Janeiro sangrento
Em guerra de gangues sobra bala até para PM na Capital
Polícia acredita que tráfico seja culpado por execuções e tiroteios nas vilas Laranjeiras e Chácara da Fumaça 1
Para moradores de duas vilas de Porto Alegre, foi o janeiro de 2013 - e o dezembro de 2012 -, que trouxe o clima de fim do mundo. Pessoas vivem o pânico de tiroteios à luz do dia: foram seis mortes em 42 horas (média de uma a cada sete horas). A guerra entre traficantes não poupou nem a Brigada Militar, recebida à bala ontem à noite: um PM levou um tiro.

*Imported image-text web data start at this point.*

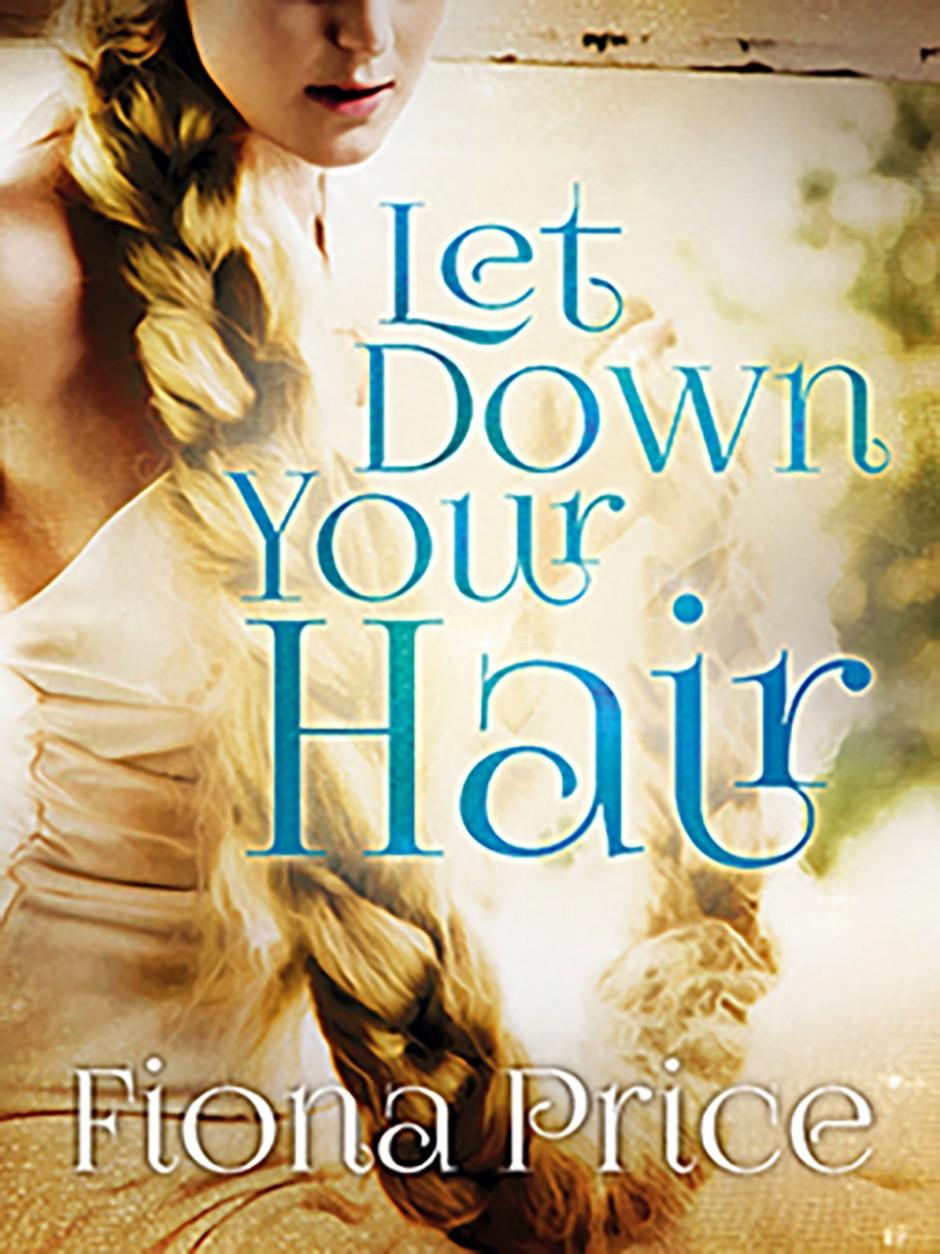milestones Let Down Your Hair_Final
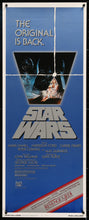 Load image into Gallery viewer, An original insert movie poster for Star Wars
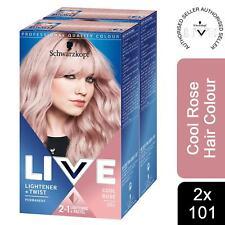2x Schwarzkopf Live Cool Rose 101 Permanent 2 in 1 Lightner + Twist Hair Dye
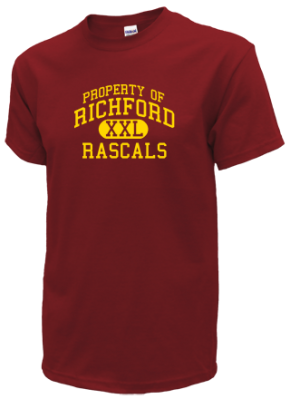 Richford Elementary School T-Shirts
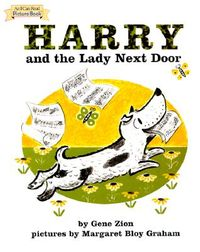 Harry and the Lady Next Door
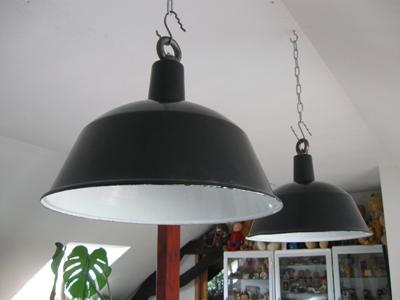 emaille lampen hongarije oude stock nieuw no 013. Black Bedroom Furniture Sets. Home Design Ideas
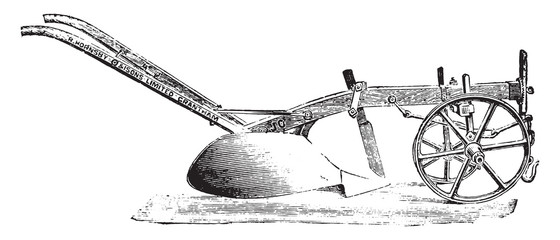 Old wooden plow of R. Hornsby, vintage engraving.
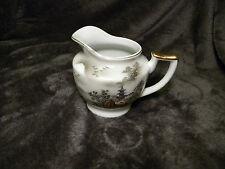 Vintage Hakusan china Creamer Made in Japan, Beautiful Pattern, Excellent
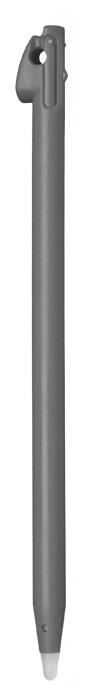 Pack 8 pennini per 3DS™ XL - Immagine #7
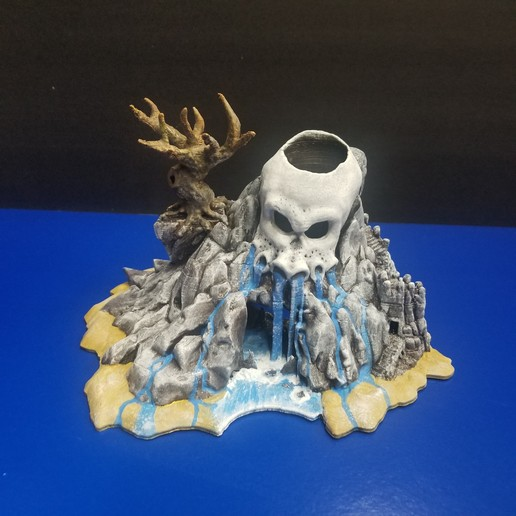 20200125_214458.jpg Download free STL file Cthulhu Island • 3D printable design, LittleTup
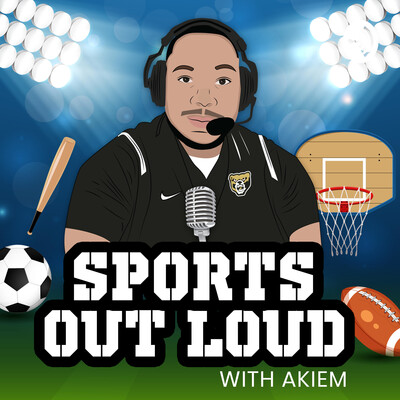 Sports Out Loud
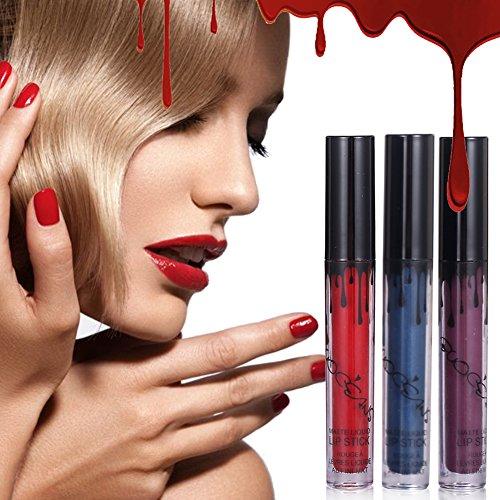 Rossetti, Lucidalabbra, Liquido rossetto, 16 Colori rossetto matte lungo impermeabile duratura Matte Lip Gloss, Liquid Lipstick, Sexy Labbra Lucido Rossetti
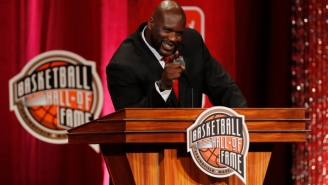 Shaquille O'Neal Credited Kobe Bryant With Getting Him 'Pushed Off The Team'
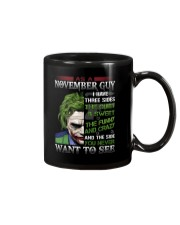 Birthday shirt design for November boys men Mug tile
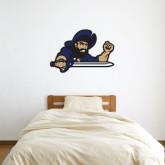 1 ft x 3 ft Fan WallSkinz-Mascot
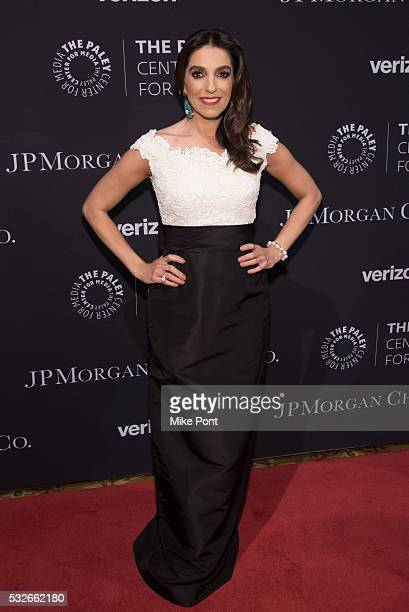 Kika Rocha attends the 2016 Paley Center for Media's Tribute To Hispanic Achievements In Television at Cipriani Wall Street on May 18 2016 in New...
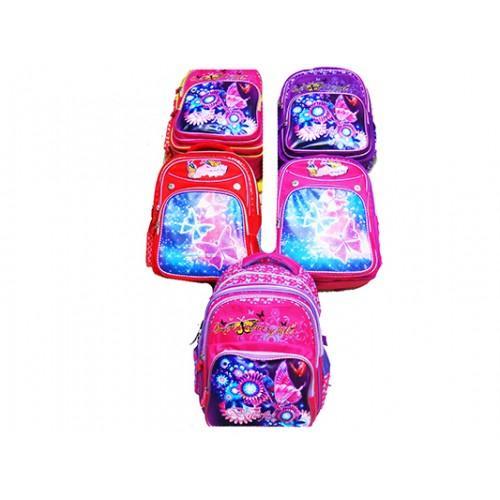 Детский школьный рюкзак Артикул С 240 №02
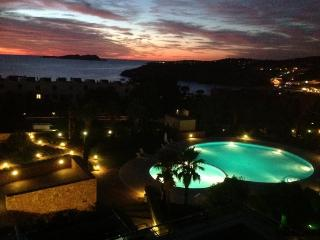 les terrasses MICHEL cala tarida - Cala Tarida vacation rentals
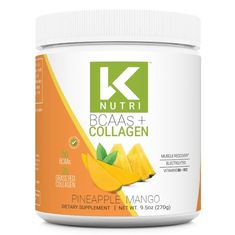 K Nutri's BCAA + Collagen is here and it combines 5g of BCAA's for your essential amino acids + 2g of Grass-Fed Collagen for the hair, skin and nails you've always wanted. This mix includes Vitamin B6 and B12, and a proprietary blend of electrolytes to keep you hydrated. This powerful combo comes in a delicious Pineapp Workout Essentials, Raspberry Lemonade, Energy Level, Refreshing Drinks, Amino Acids, Collagen, Watermelon, Grass, Vitamins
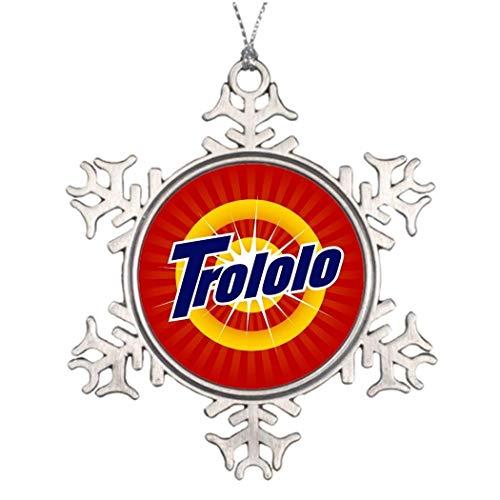 Monsety Trololo 1,25 Cool Russischer Weihnachtsbaum Deko Schneeflocke Ornamente Hochzeit Jahrestag Andenken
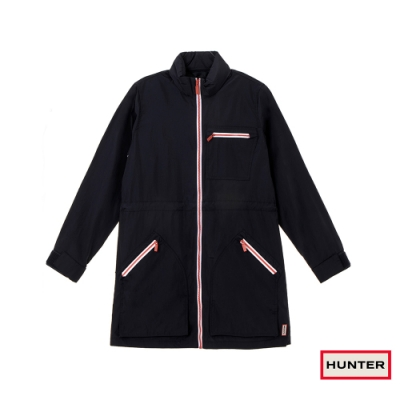 HUNTER - 女裝 - 尼龍帕卡大衣 - 藍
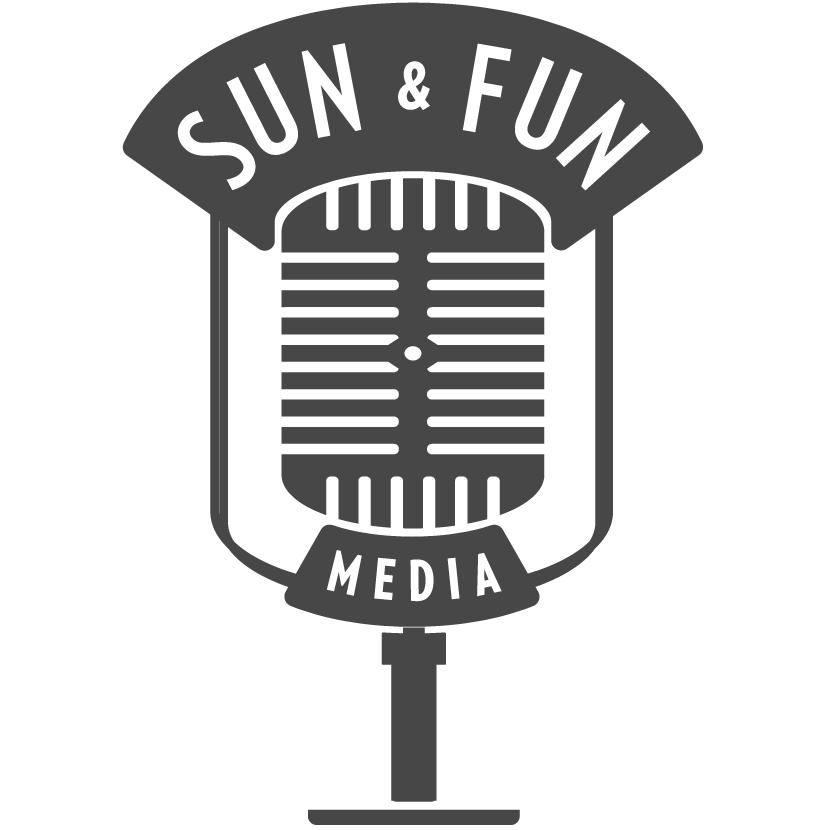 Sun & Fun Media.png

Tudo começou com um duplo homicídio, na terça-feira. Outras quatro mortes, como revide do revide, ocorreram entre a Vila das Laranjeiras (Morro Santana) e a Vila Chácara da Fumaça 1 (Bairro Mario Quintana).
Quinta-feira, 14h: execução na rua
A revanche que os moradores da Vila Chácara da Fumaça 1 tanto falavam e temiam que ocorreria a noite chegou mais cedo. É isso que acreditam os policiais da
3ª DHPP que, na tarde de ontem, iniciaram as investigações de mais um assassinato no Bairro Mario Quintana.
- Foi um cenário cruel
Foi por volta das 14h que um carro chegou na Rua Manoel Marques, na Vila Chácara da Fumaça I. André Luis Flores Jesuíno, 34 anos, estava no local. As poucas testemunhas que deram alguma informação aos policiais conseguiram descrever uma cena brutal. Com dois tiros nas pernas, André tombou. Já caído na via, foi baleado outras três vezes na cabeça.
Depois, os ocupantes do carro teriam arrastado a vítima do meio da rua para a calçada oposta. E lá, atirado outras quatro vezes na cabeça dela.
- Ficaram a poça de sangue e os cartuchos de .380 - contou o delegado Leônidas Cavalcante.
- Avenida divide os "frontes"
Depois de mais esse crime, o delegado admitiu ser evidente a relação entre as mortes do Mario Quintana e as do Morro Santana, limite das zonas Norte e Leste, divididas pela Avenida Protásio Alves.
- Vamos investigar essa relação.
PM é baleado por criminoso
Na tentativa de impedir uma nova troca de tiros na Vila das Laranjeiras, a Brigada Militar tomou o local no início da noite de ontem. Porém, poucos minutos depois da chegada do ônibus da BM, um PM foi baleado em ação de patrulhamento na vila, por volta das 19h.
O disparo atravessou a coxa esquerda do PM, que não corre risco de morte, segundo o comando do 20º BPM.
- Polícia divide-se em duas versões
O policial foi atingido quando abordava três homens. O PM reagiu. Conforme o batalhão, ele não soube dizer se acertou alguém.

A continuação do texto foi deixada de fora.